The sixth-generation (6G) integrated sensing and communication (ISAC) paradigm is aimed at simultaneously delivering high-capacity communication and high-accuracy sensing for emerging intelligent network services. A major challenge arises from the separation of sensing measurements and processing nodes, as performing quantization during data transmission fundamentally limits the accuracy of sensing; however, this topic has not been adequately modeled in prior studies. To address this issue, we derive analytical approximations of the quantization noise introduced under uniform and non-uniform quantization schemes.

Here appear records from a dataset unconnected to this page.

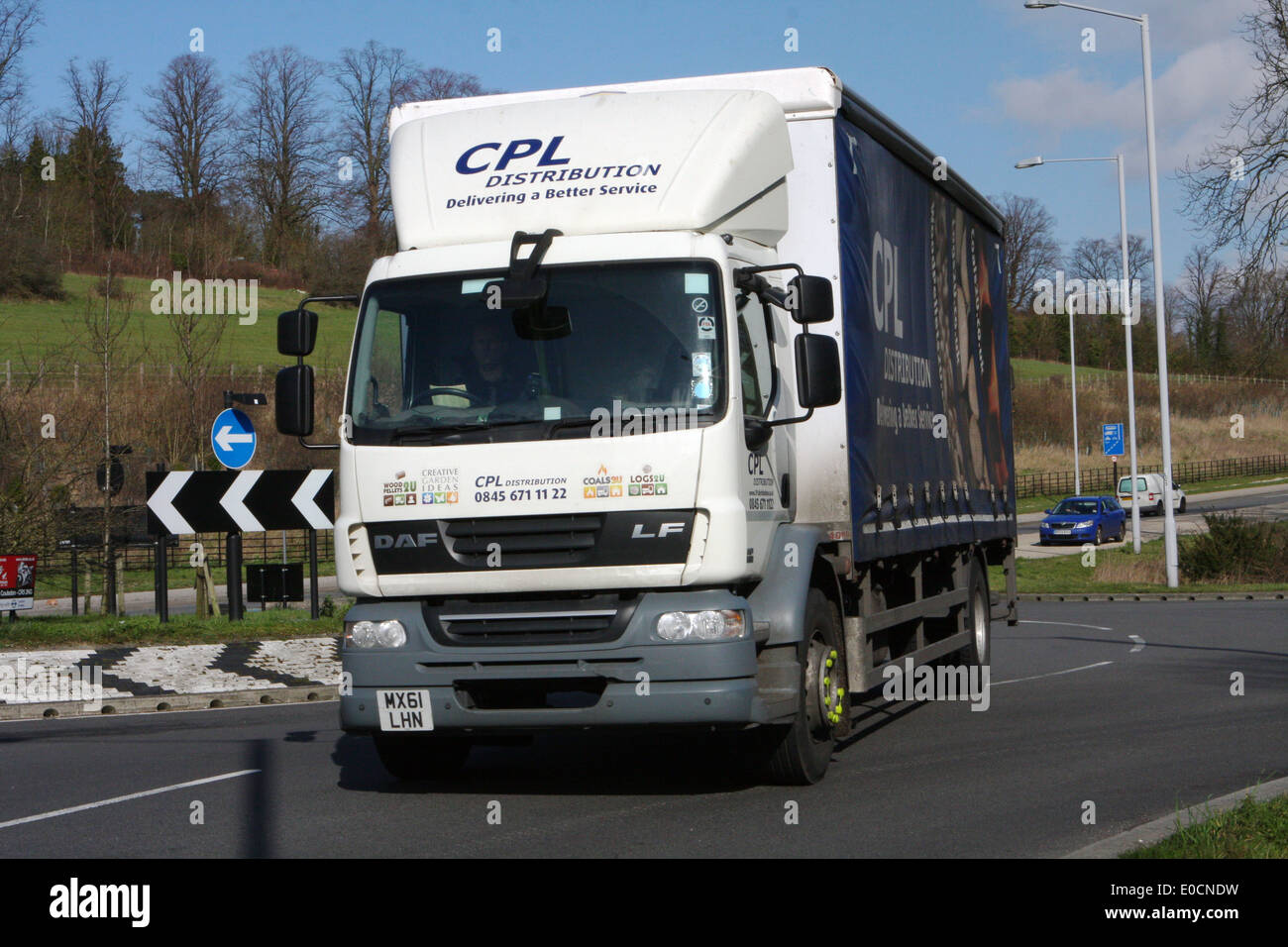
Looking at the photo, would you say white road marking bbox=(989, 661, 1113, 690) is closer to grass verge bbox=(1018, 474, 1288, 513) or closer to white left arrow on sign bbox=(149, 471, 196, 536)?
white left arrow on sign bbox=(149, 471, 196, 536)

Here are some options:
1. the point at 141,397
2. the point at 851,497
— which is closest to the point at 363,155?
the point at 141,397

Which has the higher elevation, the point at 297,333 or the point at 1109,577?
the point at 297,333

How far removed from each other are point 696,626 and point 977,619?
7.00m

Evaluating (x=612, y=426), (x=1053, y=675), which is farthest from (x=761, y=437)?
(x=1053, y=675)

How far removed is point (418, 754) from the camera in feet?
29.9

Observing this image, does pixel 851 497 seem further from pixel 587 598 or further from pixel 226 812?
pixel 226 812

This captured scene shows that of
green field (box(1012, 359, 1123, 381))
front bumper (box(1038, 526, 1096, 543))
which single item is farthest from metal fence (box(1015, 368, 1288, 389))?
front bumper (box(1038, 526, 1096, 543))

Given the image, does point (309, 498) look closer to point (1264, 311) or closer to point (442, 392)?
point (442, 392)

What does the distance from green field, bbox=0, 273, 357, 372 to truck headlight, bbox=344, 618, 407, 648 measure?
17406 millimetres

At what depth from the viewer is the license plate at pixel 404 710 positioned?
795cm

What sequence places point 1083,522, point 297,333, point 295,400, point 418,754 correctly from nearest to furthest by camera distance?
point 297,333, point 295,400, point 418,754, point 1083,522

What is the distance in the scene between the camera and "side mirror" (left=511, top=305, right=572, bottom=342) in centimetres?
810

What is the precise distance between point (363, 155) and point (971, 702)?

Afterward, we establish a closed-form expression for the target detection probability that explicitly incorporates both the sensing signal-to-noise ratio (SSNR) and signal-to-quantization noise ratio. On the basis of these results, we propose an adaptive quantization transmission mechanism (AQTM) that dynamically selects quantization strategies and bit resolutions to balance sensing performance with spectrum efficiency (SE). The simulation results match the quantizer approximation results when the number of uniform and non-uniform quantization bits is greater than 3 and 5, respectively. The target detection probability achieved in the simulation is consistent with the corresponding closed-form expression. Compared with a 16-bit baseline, the introduction of the AQTM in the prototype reduces sensing data transmission resources by 62.54% at an uplink communication signal-to-interference-plus-noise ratio (SINR) of 15 dB and an SSNR of 6.8 dB and by 68.7% at an uplink communication SINR of 5 dB and an SSNR of 7.5 dB. These results validate our theoretical framework and show the practical value of the AQTM in significantly increasing spectral efficiency.